By Robin Lustig
BBC News, Medellin
Colombia has been plagued by civil conflict for decades. Left-wing rebels continue to wage their long guerrilla war and there are still right-wing paramilitary groups, but thousands of fighters have put down their weapons and are seeking a new life.
Medellin is a safer city than its reputation suggests
I met Claudia at a school in the Colombian city of Medellin. She is 27 years old, the mother of a young child and a former guerrilla fighter.
She was wearing a purple T-shirt and jeans when we met, with her hair tightly braided. She looked, I suppose, very much like students look the world over - but her story is anything but usual.
Before I tell you Claudia's story, though, I should tell you something about Medellin.
You may have heard of it as one of the most dangerous cities in the world, the former stronghold of the notorious drugs lord Pablo Escobar.
But Pablo Escobar was shot dead by police back in 1993, and that was when the tide of violence began to turn.
Today, Medellin is a very different place.
It is a bustling city, with a population of 2.5 million and it is now said to be one of the safest cities anywhere in Latin America.
Mind you, there are still some parts of town I would not want to venture into, and even in the city centre, after dark, you do come across tight little groups of hard-eyed young men who it seems wise to steer clear of.
Back to school
But back to Claudia. The school where we met was set up especially for former fighters - they lay down their guns, come in from the jungle, and now they sit in neat rows learning to read and write.
In one classroom I peered into, they were even grappling with the arcane joys of quadratic equations.
Claudia is of mixed race - her mother came from one of Colombia's indigenous communities. She was brought up by her maternal grandfather, but he was killed by a shadowy paramilitary group - and she was left alone, shunned by her neighbours as "mestiza", mixed-race.
"I felt so alone," she told me. "I was empty inside."
So, at the age of 17, she took up arms and joined a leftist guerrilla group, persuaded by its talk of equality and the fight against poverty.
In the jungle, they taught her first aid, but it was a hard life, sleeping in the open on a plastic sheet, with commanders who expected total loyalty and total obedience.
I asked her if she had done anything she was ashamed of.
"Thanks to God," she said, "I have no blood on my hands, but I did see some things that made me question what the guerrillas said about fighting for equality."
Despite raids by the Colombian army, the drug trade continues
One day, Claudia was transferred to a base guarding a coca plantation, which her group had established to raise money for their fight.
Coca leaf is what cocaine is made from. Colombia is one of the world's major producers, and both left-wing guerrilla groups and right-wing paramilitaries are heavily involved in the drugs trade. So, Claudia decided to escape.
One night, in pouring rain, she was on guard duty. When everyone was asleep, she crept through the camp, collected up their boots and threw them away, so that her fellow fighters would not be able to chase after her.

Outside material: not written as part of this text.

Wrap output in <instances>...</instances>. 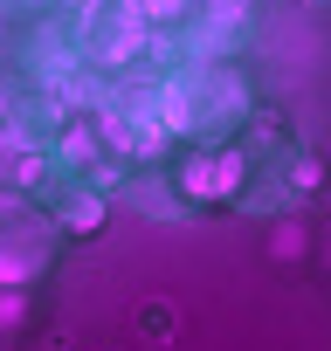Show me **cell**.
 <instances>
[{"label": "cell", "instance_id": "cell-1", "mask_svg": "<svg viewBox=\"0 0 331 351\" xmlns=\"http://www.w3.org/2000/svg\"><path fill=\"white\" fill-rule=\"evenodd\" d=\"M242 172H249V158H242V152H194V158L180 165V180H173V186H180L194 207H214L221 193H235V186H242Z\"/></svg>", "mask_w": 331, "mask_h": 351}]
</instances>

"I was so scared," she said. "I knew that if they found me, they would kill me."
But they did not find her and now she sits in school hoping to complete her studies and then become a human rights activist, to champion the cause of Colombia's indigenous peoples.
Haunted by the past
Claudia's story is just one of thousands like hers.
Demobilisation of fighters in Colombia has proven to be controversial
More than 50,000 former fighters have now laid down their weapons, most of them former members of the paramilitary groups that are said to have had close links to the Colombian army. Men like William, who I met at the same school.
He is 37, and unlike Claudia, he does have blood on his hands. He told me he is still haunted by memories of massacres he took part in.
He cannot sleep at night, and he often goes to church when his thoughts turn to the many people he has killed.
William's biggest fear now is that his children will end up as he did - because the paramilitary are still out there, as are the leftist guerrillas.
For the past 20 years, the government has been fighting on two fronts - against the hugely powerful drugs cartels run by men like Pablo Escobar, and against the left-wing insurgents in groups like Farc, the Revolutionary Armed Forces of Colombia.
Over the years, as the fighters became traffickers, and the traffickers became fighters, it became all but impossible to tell them apart.
Now, the cartels have been smashed, but new, smaller gangs have stepped in to take their place, and they seem to be doing as much trafficking as ever - the world is still awash in Colombian cocaine. But there is less fighting.
For the people of Medellin, that is something to be thankful for. For Claudia and William, the fighting is over. But the war goes on.